The ANZ-Roy Morgan consumer confidence index rose 4.5 points to 123.7, with more respondents in the survey feeling better off financially than they did a year ago, the first positive reading since March 2008. The current conditions index advanced 4 points to 123 and future conditions gained 5 points to 124.

"Lifting business confidence had earlier signalled the economy was picking up, but now the baton has been passed to the consumer," ANZ New Zealand chief economist Cameron Bagrie said in his report. "The question is how durable a sentiment-led pick-up in consumer spending can be in the absence of an income generation backbone."

Government data this week showed retail sales grew 0.5 percent in the first three months of the year as a sweltering summer kept a lid on people's plans to buy new clothes ahead of winter.

The survey of 1,028 people, found a net 1 percent feel better off than a year ago, compared to a net 2 percent feeling worse off in April. A net 36 percent expect to be better off next year, up from 28 percent last month.
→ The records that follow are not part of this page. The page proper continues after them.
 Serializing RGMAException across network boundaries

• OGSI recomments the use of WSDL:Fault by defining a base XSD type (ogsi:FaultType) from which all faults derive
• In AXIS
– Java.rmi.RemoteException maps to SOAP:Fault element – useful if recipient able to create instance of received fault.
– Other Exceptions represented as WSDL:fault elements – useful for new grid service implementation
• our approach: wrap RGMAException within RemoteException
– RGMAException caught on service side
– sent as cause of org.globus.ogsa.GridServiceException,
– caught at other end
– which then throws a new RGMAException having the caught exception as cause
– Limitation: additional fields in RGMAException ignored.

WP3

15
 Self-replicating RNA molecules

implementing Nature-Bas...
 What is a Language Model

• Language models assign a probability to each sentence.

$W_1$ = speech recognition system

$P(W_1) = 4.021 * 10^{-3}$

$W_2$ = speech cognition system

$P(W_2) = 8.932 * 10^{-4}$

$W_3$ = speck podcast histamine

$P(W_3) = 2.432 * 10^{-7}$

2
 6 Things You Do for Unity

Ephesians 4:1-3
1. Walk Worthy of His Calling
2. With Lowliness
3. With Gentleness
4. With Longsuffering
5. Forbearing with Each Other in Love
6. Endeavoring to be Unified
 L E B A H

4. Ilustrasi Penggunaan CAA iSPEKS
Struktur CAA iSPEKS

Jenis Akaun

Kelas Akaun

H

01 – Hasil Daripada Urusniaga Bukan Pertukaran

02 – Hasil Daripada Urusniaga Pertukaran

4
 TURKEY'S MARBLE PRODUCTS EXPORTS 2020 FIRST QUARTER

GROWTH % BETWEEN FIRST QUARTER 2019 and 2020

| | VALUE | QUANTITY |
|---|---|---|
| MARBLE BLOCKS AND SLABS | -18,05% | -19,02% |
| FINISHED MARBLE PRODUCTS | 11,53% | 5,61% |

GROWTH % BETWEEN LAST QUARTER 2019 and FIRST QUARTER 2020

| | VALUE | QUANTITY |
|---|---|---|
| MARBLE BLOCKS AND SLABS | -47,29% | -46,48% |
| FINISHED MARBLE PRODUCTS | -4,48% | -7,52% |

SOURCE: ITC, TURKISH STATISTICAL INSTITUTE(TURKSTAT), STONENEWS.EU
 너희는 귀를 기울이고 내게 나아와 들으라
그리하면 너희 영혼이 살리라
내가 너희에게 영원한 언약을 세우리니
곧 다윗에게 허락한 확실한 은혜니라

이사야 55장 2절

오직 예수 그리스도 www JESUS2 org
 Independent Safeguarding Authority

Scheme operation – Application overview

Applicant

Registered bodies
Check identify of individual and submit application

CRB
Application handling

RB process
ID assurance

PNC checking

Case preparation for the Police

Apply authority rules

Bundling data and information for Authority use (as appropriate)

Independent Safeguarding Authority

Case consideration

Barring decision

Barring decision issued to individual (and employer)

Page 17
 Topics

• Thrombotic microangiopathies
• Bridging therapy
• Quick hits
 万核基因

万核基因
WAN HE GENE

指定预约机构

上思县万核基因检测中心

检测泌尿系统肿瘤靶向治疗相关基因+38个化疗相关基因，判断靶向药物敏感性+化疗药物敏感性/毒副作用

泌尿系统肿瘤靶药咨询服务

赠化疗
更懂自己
People were more upbeat about the economic outlook, with a net 12 percent more optimistic about the year ahead from 7 percent, and a net 25 percent upbeat about the economy five years out, compared to 24 percent in April.

A net 44 percent of respondents said it's a good time to buy big ticket items, up from 40 percent last month.

Government figures last month showed increasing discounting among retailers was one of the key ingredients in keeping the annual pace of inflation at 0.9 percent, just below the Reserve Bank's target band of between 1 percent and 3 percent.

Some 40 percent of major household appliances were discounted in the quarter, the biggest proportion, followed by audio-visual equipment with 36 percent marked down. A third of carpets and other floor coverings, and glassware, tableware and household utensils were discounted, and 29 percent of women's clothing was reduced.